● **WHAT YOU NEED TO DO**
Format the stretch of the listing from the line containing "Observing this photo, is" through the end of the listing as a Markdown table, skipping blank lines. Use two columns, "Row" for a running row number and "Line" for each line.

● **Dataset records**
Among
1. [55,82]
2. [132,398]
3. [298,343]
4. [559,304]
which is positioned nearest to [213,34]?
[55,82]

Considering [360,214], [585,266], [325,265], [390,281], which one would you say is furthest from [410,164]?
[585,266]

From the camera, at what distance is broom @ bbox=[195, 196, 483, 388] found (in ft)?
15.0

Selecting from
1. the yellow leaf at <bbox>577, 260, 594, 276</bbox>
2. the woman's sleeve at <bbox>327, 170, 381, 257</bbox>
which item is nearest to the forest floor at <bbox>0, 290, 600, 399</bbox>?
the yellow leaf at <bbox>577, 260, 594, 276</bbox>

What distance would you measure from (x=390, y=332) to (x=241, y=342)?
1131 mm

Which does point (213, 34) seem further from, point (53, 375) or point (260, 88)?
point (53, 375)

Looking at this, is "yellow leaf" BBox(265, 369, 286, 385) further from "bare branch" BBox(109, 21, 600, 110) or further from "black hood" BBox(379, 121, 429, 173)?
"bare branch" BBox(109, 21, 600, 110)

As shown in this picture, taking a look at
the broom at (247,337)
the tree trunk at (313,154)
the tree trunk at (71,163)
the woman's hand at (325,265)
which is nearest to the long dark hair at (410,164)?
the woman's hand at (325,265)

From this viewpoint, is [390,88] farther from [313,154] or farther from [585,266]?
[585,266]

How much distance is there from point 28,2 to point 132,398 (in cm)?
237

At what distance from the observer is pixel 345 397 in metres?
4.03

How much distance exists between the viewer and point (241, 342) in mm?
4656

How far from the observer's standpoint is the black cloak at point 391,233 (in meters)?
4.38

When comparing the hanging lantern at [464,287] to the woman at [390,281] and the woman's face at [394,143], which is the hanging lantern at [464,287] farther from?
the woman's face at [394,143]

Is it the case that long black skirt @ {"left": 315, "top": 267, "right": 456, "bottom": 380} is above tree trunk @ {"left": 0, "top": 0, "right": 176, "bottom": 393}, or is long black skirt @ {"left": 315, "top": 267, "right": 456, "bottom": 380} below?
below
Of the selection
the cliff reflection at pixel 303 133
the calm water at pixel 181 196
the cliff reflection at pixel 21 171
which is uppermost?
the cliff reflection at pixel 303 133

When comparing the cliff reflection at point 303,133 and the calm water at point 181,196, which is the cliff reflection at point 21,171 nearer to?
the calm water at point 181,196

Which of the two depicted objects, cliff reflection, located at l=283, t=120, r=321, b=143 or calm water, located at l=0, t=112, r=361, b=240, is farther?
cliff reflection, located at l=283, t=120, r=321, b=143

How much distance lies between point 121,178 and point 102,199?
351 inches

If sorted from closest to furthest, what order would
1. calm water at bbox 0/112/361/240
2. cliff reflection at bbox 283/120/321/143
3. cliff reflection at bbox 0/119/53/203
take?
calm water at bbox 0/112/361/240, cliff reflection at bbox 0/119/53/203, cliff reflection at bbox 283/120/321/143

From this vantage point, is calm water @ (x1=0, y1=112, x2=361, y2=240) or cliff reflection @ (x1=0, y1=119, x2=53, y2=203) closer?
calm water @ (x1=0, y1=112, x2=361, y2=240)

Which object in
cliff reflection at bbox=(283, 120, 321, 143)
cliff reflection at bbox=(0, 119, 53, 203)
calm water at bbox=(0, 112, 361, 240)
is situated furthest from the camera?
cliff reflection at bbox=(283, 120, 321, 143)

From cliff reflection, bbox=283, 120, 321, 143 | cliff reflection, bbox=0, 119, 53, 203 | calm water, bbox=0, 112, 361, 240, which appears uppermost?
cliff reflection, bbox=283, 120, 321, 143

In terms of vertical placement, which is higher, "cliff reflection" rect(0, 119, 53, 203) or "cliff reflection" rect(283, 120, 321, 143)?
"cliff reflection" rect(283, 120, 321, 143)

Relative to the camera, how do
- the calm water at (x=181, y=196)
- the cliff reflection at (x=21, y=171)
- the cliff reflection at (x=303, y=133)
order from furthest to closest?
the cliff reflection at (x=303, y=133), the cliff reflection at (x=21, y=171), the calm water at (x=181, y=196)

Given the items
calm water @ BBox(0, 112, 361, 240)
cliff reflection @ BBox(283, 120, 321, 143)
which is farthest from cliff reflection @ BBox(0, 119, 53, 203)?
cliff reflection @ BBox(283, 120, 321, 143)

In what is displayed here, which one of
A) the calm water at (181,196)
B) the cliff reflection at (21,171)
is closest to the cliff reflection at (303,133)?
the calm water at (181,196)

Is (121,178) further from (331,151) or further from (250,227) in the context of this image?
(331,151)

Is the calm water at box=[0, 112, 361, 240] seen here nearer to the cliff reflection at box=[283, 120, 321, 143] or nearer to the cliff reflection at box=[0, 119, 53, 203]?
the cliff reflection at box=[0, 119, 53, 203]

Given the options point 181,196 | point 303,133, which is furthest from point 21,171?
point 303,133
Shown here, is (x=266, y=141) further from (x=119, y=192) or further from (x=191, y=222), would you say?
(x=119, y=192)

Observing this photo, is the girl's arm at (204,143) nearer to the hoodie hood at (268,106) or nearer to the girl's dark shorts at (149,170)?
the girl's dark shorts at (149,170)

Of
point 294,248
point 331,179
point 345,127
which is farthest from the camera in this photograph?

● **COMPLETED EXERCISE**
| Row | Line |
|---|---|
| 1 | Observing this photo, is the girl's arm at (204,143) nearer to the hoodie hood at (268,106) or nearer to the girl's dark shorts at (149,170)? |
| 2 | the girl's dark shorts at (149,170) |
| 3 | Of |
| 4 | point 294,248 |
| 5 | point 331,179 |
| 6 | point 345,127 |
| 7 | which is farthest from the camera in this photograph? |